Microsoft Finally Kills Off Internet Explorer
It's the end of a long, extremely laggy era – after 26 years, a malware impersonation, and countless memes dunking on its infamous slowness, Microsoft's universally despised browser, Internet Explorer, will soon exist only in our memories of wanting to chuck our glacially-moving computers out the window.
As of June 15, 2022, Microsoft will officially retire the loathed browser, according to a statement posted to their website, a move seemingly predicted by the software company's gradual move away from its notorious web-surfing option. With their slack alternative, Teams, no longer working with Internet Explorer as of last fall and the Office 365 apps set to follow suit in the next few months, in what is obviously the tech giant's attempt at preparing for Hot Girl Summer (TM), IE's downfall was seemingly written on the wall for some time now, yet its association with misery and frustration wasn't always an innate part of its user experience.

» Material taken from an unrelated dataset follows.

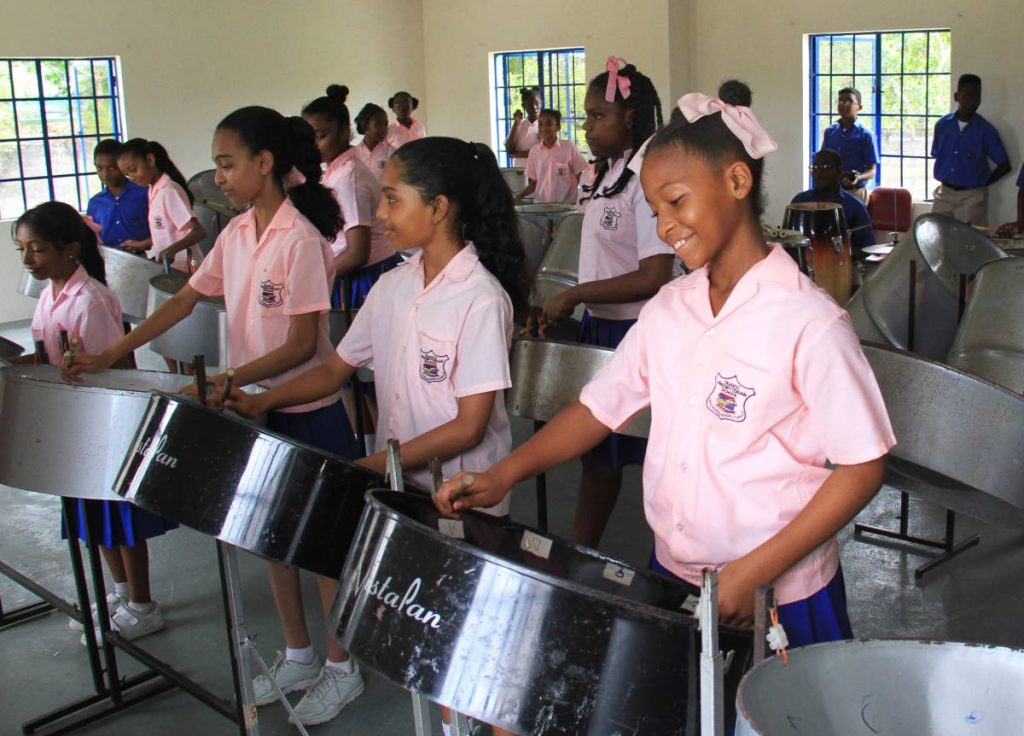 Members of the Guaico Presbyterian Steel Orchestra during rehearsals at their school.    PHTOTO: AYANNA KINSALE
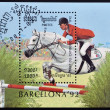 CAMBODIA - CIRCA 1992: A stamp printed in Cambodia dedicated to summer olympic games Barcelona 1992 shows equitation, circa 1992  — Stockfoto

Debuting in the mid-90s as a part of Windows 95, Internet Explorer enjoyed a few years of immense popularity before growing synonymous with the feeling of burning rage, pushing predecessor Netscape Navigator into oblivion and earning a glowing endorsement via cheesy tutorial from Friends stars, Jennifer Aniston and Matthew Perry, before hitting its peak in 2002, when it singlehandedly dominated 95% of the browser market, CNN reported.
Yet in true Microsoft fashion, setting the stage for similar failures in Zune and the ultimate demise of Windows Mobile, the company remained stagnant, “essentially leaving Internet Explorer 6 alone to gather dust and cobwebs for five years,” CNN's Managing Business Editor, David Goldman wrote of the browser's downfall. Although the company released the seventh version of Internet explorer in 2006, other browsers like Chrome, Firefox, and the company's other offering, Edge quickly surpassed it. Chrome is currently the most popular browser today, boasting roughly 69% of the market share (nice).
Despite Internet Explorer's spectacular failure, Microsoft is still in the browser game, continuing on with Edge. "We are announcing that the future of Internet Explorer on Windows 10 is in Microsoft Edge," Sean Lyndersay, a program manager for Edge explained in a note posted to their site. "Not only is Microsoft Edge a faster, more secure and more modern browsing experience than Internet Explorer, but it is also able to address a key concern: compatibility for older, legacy websites and applications."
So internet explorer, thank you for functioning properly for all of seven years before providing endless fodder for collective roasting. You will be missed … by all of roughly 10 people. Goodnight, sweet prince.